Extracted text>
BEGIN

On Body in White, we haven't heard you mention this in the last one or two calls. How are we positioned there? What is your focus on that?

Aditya Rao

executive
#70

So Body in White, while we have had a good amount of growth and we have stabilized it and Stellantis continues to be a customer, we've added a few new customers in the past. We've received [indiscernible] We are working with -- we're trying to get Kia and Hyundai as customers as well. There will be RFQs going out. So we will add more customers and already there have been more and more customers that have been added. Product development is taking place. Over the next year or so, this is a slower growth business, I think, but it's also in a sense -- good in the sense that revenues won't suddenly drop in that business because there's protections in place for that. So it will be a slow growth journey, but a growth journey all the same, but that's where we are at right now. So in BIW this year, we will see substantial growth compared to last year as well.

Unknown Analyst

analyst
#71

Understood. At a broader level, Aditya, we are continued about what, INR 130 crores, INR 140-odd crores of cash flow. You would probably aim to maybe about triple that in about 4, 5 years' time. That would still amount to the same numbers that you're kind of projecting, which is about 5%, 6% PAT kind of margin and just about $1 billion kind of company. So is that a broad expectation?

Aditya Rao

executive
#72

I can speak to you rather than give that as a guidance. What I can tell you is what we are looking at and what is possible. So maybe that's a better way to answer the question. So we look at a company in the field that we are in with a similar positioning as us. If they are looking to grow in these business units and each of these business units have addressable market in which are that size. So you do have the expectation of your revenue more than doubling in the timeframe that you mentioned, in the 3- to 4- to 5-year time period. And if your operating margins move up at -- in the level that they should, considering market margins in that, it is very possible for us to imagine a company which is substantially larger than Pennar's size, more than twice our size. And the impact on our cash generation, when you have net margins moving from 5% to, let's say, closer to 10% would be not a doubling of cash, but the doubling of revenue and doubling of that would mean at least a 4x return on a cash point of view. So that is what is the possibility we have to execute well. There's -- by no means am I saying that is our guidance. What I'm saying is those -- that's the possibility on the table right now in 3 to 4 years.

Operator

operator
#73

Our next question is from the line of Vikas Puri, an Individual Investor.

Unknown Attendee

attendee
#74

Am I audible, sir?

Aditya Rao

executive
#75

Yes, sir.

Unknown Attendee

attendee
#76

Congratulations on great set of numbers. Sir, our company a lot of depend on USA. And we are observing that we are calling anti-tariff policies. How did that impact our sales growth or revenue growth there, sir? Or is it doesn't impact at all?

Aditya Rao

executive
#77

I apologize. Your voice is a little muffled. You said what policies, sir? Sorry, anti?

Unknown Attendee

attendee
#78

Sir, U.S. are installing anti-tariff policies like we are Make in India, they are now doing Make in America like those things. How did that policy impact our sales there?

END

Crawled caption data
BEGIN

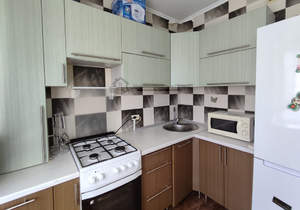 1-к квартира, вторичка, 32м2, 5/10 этаж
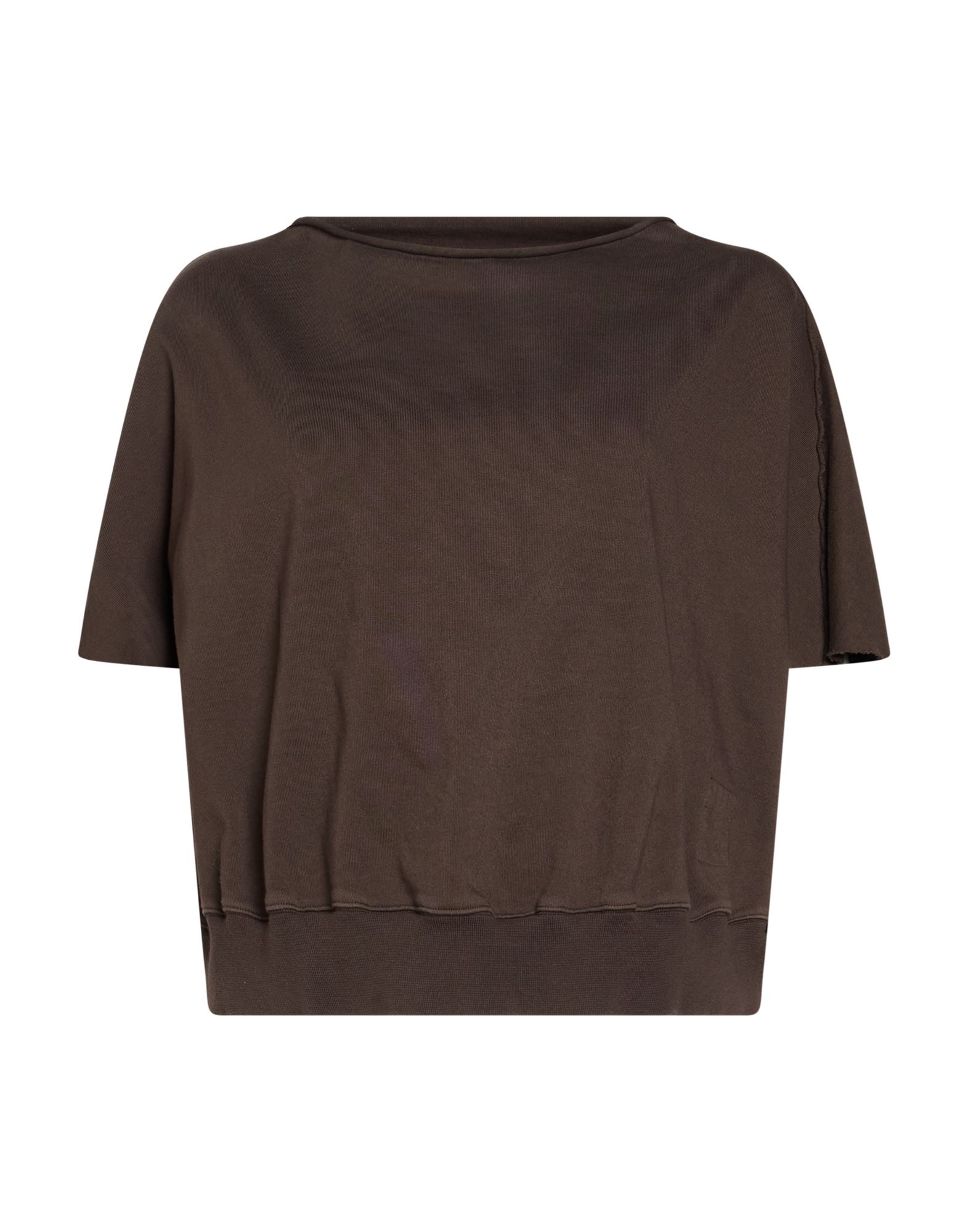 DRKSHDW by RICK OWENS DRKSHDW by RICK OWENS ΜΠΛΟΥΖΑΚΙΑ T-shirt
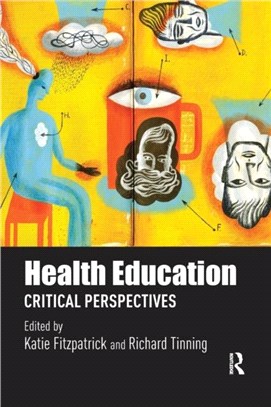 Health Education ─ Critical Perspectives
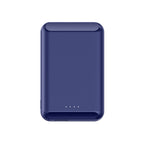 Blue / 5000mAh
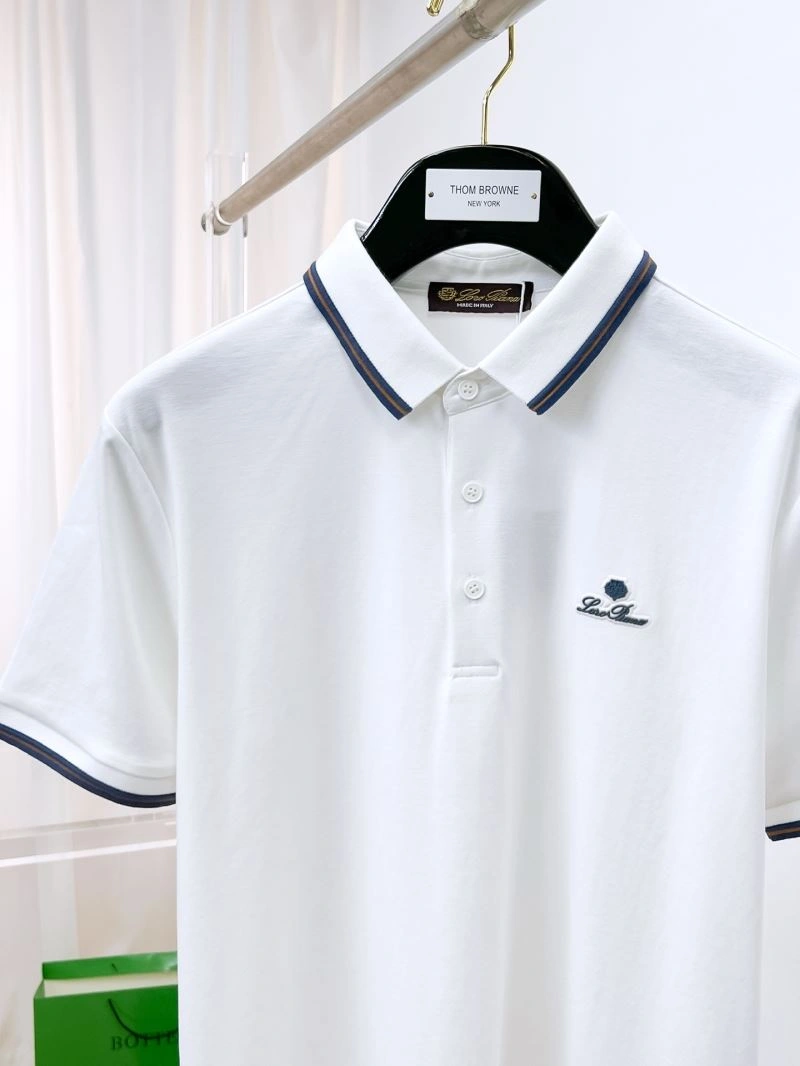 Durable Loro Piana T-Shirts 161561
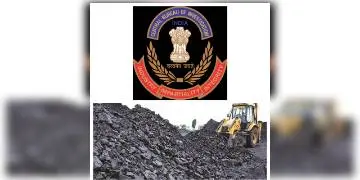 Read more about - কলকাতা সহ রাজ্যের ৩০ টি জায়গায় কয়লা পাচার কাণ্ডে সিবিআইয়ের ম্যারাথন তল্লাশি শুরু!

END

Requirement>
Write the next part of the earnings call transcript, beginning directly after its final line. The rows are not needed for any of this work.

Response area>
Aditya Rao

executive
#79

I'm afraid that your voice is very muffled. I was not able to make out exactly what you're saying. Let's try again, Could you say -- you said in the U.S., anti what policies?

Unknown Analyst

analyst
#80

Am I audible now?

Operator

operator
#81

Sir, I request you to use handset while speaking.

Unknown Attendee

attendee
#82

Sir, now I'm audible?

Operator

operator
#83

Yes, loud and clear.

Aditya Rao

executive
#84

Yes. Please go ahead.

Unknown Attendee

attendee
#85

So I am saying that the U.S.A. is installing anti-tariff policies. They are putting more and more tariffs whenever there is import there. So how does that impact our company because we have a lot of dependency on U.S.A. in sales and in profit a high-margin business? Or is it -- doesn't affect us at all?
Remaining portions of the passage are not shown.